In deze brief zal ik het onderwerp «Maatregelen capaciteitstekort invordering- en
bezwaarproces» uitlichten. De andere onderwerpen kunt u vinden in de bijlage. De moties,
toezeggingen en onderwerpen in de bijlage zijn onderverdeeld in de volgende categorieën:
I) Voor burgers en bedrijven, II) Herstel, III) Overig.
Maatregelen capaciteitstekort invordering- en bezwaarproces
Mijn voorganger informeerde u reeds meermaals over het capaciteitstekort en de toename
van de werkzaamheden bij de inning van belasting- en toeslagschulden door de Belastingdienst.
2 Ook de Algemene Rekenkamer besteedde hier aandacht aan in onder andere het Verantwoordingsrapport
2023. Hierbij informeer ik u, mede namens de Staatssecretaris van Financiën- Toeslagen
en Douane-, opnieuw over het capaciteitstekort en de toegenomen werkvoorraad, maar
wil ik u ook perspectief bieden.
De werkvoorraad is gestegen door een aantal specifieke oorzaken. Daarnaast is er sprake
van een krappe arbeidsmarkt. Het capaciteitstekort, als gevolg hiervan, raakt de afhandeling
van bezwaarschriften en uitvoering van de dwanginvordering van toeslag- en belastingschulden.
Bepaalde geprioriteerde werkzaamheden worden ondanks het tekort onverminderd uitgevoerd,
bijvoorbeeld werkzaamheden voor de Uitvoeringsorganisatie Herstel Toeslagen (UHT).
Met deze brief wil ik u ook informeren over de tijdelijke maatregelen die ik heb genomen
om de gevolgen van het capaciteitsprobleem zo veel mogelijk buiten burgers en bedrijven
te houden.
Unieke situatie
Het capaciteitstekort is het logische gevolg van een aantal, reeds met u gedeelde,
oorzaken.
• een volumegroei van het aantal belastingschuldigen en toeslaggerechtigden;
• de herstart van de invordering van belasting- en toeslagschulden na corona, die in
2022 gefaseerd is opgestart nadat de invordering mede op verzoek van de Kamer vanaf
2020 heeft stilgelegen;
• extra werkzaamheden als gevolg van de coronaschulden (afwikkeling van de coronabetalingsregeling
voor ondernemers);
• herstelwerkzaamheden (zoals herstelproject Invorderingsrente).
Tegelijkertijd is er sprake van een krappe arbeidsmarkt, kost het tijd om medewerkers
op te leiden voor (specialistische) inningswerkzaamheden en is er een grote door-
en uitstroom van medewerkers bij de Belastingdienst. Hierdoor is het niet eenvoudig
om het capaciteitstekort op te vangen door het werven van extra fte. De Belastingdienst
heeft daarom reeds een aantal maatregelen genomen en neemt verdere maatregelen, die
onder meer toezien op de personele capaciteit, het efficiënter werken en het incidenteel
wegwerken van hoge werkvoorraden bij de behandeling van bezwaarschriften tegen invorderingskosten.

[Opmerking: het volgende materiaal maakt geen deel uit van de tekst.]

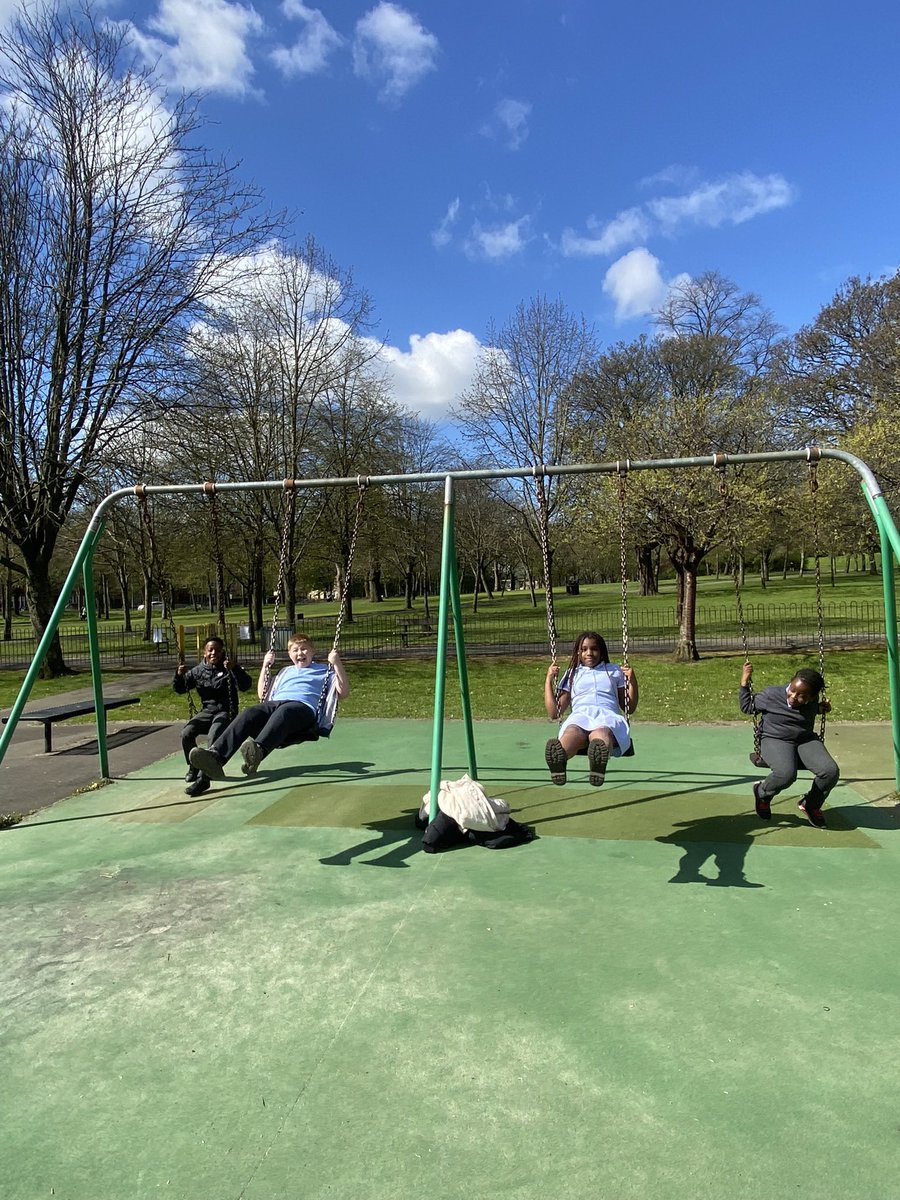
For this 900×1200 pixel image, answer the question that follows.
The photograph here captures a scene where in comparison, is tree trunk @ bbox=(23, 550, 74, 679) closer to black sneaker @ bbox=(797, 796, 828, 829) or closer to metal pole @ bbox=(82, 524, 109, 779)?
metal pole @ bbox=(82, 524, 109, 779)

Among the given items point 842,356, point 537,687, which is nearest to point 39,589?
point 537,687

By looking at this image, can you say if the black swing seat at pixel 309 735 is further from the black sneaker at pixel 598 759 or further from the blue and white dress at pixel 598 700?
the black sneaker at pixel 598 759

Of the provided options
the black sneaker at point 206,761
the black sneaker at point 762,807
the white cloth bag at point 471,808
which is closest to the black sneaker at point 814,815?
the black sneaker at point 762,807

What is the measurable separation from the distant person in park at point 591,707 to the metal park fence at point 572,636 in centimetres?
1297

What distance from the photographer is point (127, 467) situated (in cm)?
1586

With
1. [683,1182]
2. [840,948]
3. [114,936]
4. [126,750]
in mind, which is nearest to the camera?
[683,1182]

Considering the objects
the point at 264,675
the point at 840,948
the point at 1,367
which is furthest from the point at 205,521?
the point at 840,948

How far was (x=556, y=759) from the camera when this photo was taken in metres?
5.04

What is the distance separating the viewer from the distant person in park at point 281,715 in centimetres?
555

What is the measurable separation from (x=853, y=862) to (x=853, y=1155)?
278cm

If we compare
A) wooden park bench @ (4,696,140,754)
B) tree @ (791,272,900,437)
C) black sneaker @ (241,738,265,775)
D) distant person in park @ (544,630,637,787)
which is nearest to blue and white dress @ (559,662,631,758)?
distant person in park @ (544,630,637,787)

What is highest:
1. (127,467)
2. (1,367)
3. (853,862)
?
(1,367)

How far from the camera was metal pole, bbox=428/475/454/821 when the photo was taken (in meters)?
5.22

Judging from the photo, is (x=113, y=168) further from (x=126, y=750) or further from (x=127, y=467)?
(x=126, y=750)
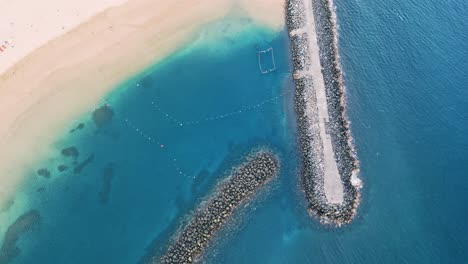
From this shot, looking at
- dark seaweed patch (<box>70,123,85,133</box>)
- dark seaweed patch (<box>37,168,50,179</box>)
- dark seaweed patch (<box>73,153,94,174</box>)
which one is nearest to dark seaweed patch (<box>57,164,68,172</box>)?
dark seaweed patch (<box>73,153,94,174</box>)

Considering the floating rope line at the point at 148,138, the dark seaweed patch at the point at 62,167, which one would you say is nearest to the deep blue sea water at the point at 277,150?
the floating rope line at the point at 148,138

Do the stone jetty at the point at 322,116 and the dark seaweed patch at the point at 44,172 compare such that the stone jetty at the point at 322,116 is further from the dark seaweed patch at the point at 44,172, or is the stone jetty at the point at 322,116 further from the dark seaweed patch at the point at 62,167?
the dark seaweed patch at the point at 44,172

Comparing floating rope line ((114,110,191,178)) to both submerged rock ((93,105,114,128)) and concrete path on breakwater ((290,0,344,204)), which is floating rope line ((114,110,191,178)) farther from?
concrete path on breakwater ((290,0,344,204))

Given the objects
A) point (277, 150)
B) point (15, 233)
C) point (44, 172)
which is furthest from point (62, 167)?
point (277, 150)

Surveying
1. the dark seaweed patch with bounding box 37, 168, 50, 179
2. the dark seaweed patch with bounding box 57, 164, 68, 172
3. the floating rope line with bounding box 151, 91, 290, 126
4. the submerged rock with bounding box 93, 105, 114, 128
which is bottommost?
the floating rope line with bounding box 151, 91, 290, 126

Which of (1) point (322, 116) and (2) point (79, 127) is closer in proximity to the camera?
(2) point (79, 127)

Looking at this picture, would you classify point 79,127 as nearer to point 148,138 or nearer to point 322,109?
point 148,138

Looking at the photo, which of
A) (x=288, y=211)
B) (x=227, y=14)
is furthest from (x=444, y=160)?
(x=227, y=14)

Vergroting personele capaciteit
De Belastingdienst vergroot de personele capaciteit door:
• Maximaal in te zetten op het werven van intern personeel. Ondanks de natuurlijke uitstroom,
is de capaciteit in de keten Inning en Betalingsverkeer (I&B) met 300 fte toegenomen
t.o.v. 2023. Deze medewerkers kunnen na hun opleiding aan de slag. Per 1 juli 2024
zijn al 100 fte van deze instroom ingezet in het inningsproces. Vanaf 1 september
jl. zijn er van deze zelfde instroom 40 fte extra inzetbaar vanuit de opleiding.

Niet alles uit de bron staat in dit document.